Our mind is a powerful thing. I am a believer in manifesting and the importance of a positive perspective. It goes back to the bike theory: If you tell yourself you need to buy a new bike then the next day you will notice all these bike shops you had not noticed before. Your brain loves to be proven right. This can be positive if you are thinking positive. However, if you have negative view point your brain still doesn’t want to be wrong and will present you with negative situations. This happens a lot with dating when women complain, “there are no good men left!”. Or “my town sucks for dating!” Saying negative statements like this out loud will only make them a reality….

“But, seriously, my town does suck for dating”….

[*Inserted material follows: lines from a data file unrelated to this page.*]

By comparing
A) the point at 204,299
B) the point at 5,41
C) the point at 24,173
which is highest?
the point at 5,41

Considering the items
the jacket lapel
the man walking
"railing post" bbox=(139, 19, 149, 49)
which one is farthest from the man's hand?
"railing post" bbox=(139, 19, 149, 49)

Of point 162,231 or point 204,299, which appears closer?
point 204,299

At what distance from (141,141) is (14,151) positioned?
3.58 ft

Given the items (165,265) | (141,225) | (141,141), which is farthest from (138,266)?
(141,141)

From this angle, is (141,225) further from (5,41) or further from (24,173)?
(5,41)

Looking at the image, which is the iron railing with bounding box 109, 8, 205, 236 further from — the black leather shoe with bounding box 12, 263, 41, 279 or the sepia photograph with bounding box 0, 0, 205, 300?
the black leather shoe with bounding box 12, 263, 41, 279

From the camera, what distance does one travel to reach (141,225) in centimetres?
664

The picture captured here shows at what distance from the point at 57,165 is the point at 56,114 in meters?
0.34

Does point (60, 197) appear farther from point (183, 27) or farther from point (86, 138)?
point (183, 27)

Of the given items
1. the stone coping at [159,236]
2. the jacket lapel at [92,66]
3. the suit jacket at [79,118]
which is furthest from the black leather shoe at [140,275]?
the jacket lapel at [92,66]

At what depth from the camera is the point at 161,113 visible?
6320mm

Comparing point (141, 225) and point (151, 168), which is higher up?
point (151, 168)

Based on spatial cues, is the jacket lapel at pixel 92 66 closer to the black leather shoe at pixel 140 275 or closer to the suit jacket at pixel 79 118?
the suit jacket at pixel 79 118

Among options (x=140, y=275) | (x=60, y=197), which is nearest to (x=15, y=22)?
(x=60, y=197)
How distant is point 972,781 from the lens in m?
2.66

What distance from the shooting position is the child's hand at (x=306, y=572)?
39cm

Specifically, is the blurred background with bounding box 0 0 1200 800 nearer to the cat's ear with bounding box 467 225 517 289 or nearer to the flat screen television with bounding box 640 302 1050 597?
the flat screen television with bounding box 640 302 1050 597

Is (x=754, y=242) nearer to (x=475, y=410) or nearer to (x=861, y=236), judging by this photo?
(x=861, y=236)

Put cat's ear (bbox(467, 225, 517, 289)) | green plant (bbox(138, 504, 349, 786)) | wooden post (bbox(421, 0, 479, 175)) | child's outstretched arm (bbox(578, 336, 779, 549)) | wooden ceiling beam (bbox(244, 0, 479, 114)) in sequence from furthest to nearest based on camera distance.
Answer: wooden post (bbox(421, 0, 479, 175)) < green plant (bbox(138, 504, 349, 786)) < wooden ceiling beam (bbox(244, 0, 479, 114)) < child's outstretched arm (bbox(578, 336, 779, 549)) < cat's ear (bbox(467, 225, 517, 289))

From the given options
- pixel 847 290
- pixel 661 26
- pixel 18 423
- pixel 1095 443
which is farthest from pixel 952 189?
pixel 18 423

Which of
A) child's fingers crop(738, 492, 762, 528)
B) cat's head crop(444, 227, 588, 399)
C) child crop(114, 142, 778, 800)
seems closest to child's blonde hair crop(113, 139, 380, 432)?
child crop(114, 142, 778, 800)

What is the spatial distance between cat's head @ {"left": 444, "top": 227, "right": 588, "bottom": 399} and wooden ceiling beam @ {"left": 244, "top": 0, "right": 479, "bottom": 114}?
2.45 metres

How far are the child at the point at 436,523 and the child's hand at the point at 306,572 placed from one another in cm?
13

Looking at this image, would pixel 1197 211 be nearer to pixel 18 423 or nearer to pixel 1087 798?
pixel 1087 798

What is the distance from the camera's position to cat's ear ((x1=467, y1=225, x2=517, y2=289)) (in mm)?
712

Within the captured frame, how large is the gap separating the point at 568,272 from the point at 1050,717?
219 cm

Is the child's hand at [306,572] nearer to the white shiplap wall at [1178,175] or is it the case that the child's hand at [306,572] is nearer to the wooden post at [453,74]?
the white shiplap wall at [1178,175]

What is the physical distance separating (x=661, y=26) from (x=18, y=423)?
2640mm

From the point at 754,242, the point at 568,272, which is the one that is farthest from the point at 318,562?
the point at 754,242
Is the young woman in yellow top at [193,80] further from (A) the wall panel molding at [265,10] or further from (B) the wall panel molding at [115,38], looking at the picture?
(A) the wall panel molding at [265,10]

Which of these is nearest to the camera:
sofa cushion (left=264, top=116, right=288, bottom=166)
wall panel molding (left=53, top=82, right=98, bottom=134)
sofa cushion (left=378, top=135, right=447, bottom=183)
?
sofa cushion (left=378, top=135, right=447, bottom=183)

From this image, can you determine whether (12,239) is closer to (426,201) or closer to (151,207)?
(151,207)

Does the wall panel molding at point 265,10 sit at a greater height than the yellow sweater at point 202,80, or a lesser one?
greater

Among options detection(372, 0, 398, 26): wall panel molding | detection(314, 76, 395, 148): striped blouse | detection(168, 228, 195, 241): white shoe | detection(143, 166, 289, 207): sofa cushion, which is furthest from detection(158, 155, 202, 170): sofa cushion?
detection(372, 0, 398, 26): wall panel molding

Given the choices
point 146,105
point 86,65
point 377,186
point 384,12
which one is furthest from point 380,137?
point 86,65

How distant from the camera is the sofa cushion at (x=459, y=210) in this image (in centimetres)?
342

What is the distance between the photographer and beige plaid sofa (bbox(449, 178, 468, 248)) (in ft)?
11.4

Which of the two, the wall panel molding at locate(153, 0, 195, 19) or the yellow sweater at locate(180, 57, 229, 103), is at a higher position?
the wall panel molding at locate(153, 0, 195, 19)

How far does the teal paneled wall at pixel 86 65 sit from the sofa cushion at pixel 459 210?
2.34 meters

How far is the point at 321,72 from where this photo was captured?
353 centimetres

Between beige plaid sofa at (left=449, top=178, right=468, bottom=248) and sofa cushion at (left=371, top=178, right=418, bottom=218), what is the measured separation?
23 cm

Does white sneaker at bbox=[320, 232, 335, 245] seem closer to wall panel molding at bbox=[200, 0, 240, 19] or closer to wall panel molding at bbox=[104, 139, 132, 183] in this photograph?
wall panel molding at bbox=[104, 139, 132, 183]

Literally everyone has said this. I have heard this from women who live in New York City, to LA, to Portland. I live in a college town so I know about dating in a bad town. There is always an excuse. It puts the problem on others and not yourself. You need to think about how many people live in your town. (Maybe even look it up.) Think about how many people you haven’t met and who just moved to the town.

“But should I move”?…

Honestly, I think it’s more about attitude than just running away. You can make it work in every city if you remain positive. There are lists for “the best cities for singles” out there that change every single year. The important thing about a city for singles is: Is it affordable? Are there things to do? Is it walkable? And how many bars and restaurants are there? A lot of the cities that get on the lists are huge cities such as LA. In my opinion, a huge city has a ton of competition and you will be stuck in traffic. A “long distance relationship” might be ten miles away, but takes an hour to get to each other.

Stop saying negative phrases out loud….

Saying things like, “men are trash,” “all the good ones are taken,” and “I will never find the one” are very bad things to say to yourself. Again, your mind wants to be correct so you will end up manifesting toxic men in your life.

Have a dating mantra…

A good mantra to say is, “there are great men everywhere.” Think with an abundant mindset. Also, the saying is sort of true that when you aren’t looking then it will fall into your lap.

Go beyond the apps…

Even just going for a walk in a different part of town or grabbing a to-go coffee that changes your routine can help. Obviously, it is more difficult to meet someone in person these days. The important thing right now is to try to flip your negative thinking into positive. This could apply to finding a new job or achieving small goals. Once you practice the abundant mindset it will get easier to use it for dating.

Bottom Line…

It’s easy to blame your city for why you haven’t been on good dates. The reality is that most of your dates will be neutral no matter where you live. Practice abundance in your daily life. Put positive intentions out to the universe and see what happens. If you really want to move to a new city, consider your options carefully. Moving to a large city might make your life harder, not easier. Think about how your life will be and if you can navigate it on a daily basis. However, sometimes taking a big risk can really pay off and change the course of your life. If you choose to stay, then change up your routine and expand your social circle.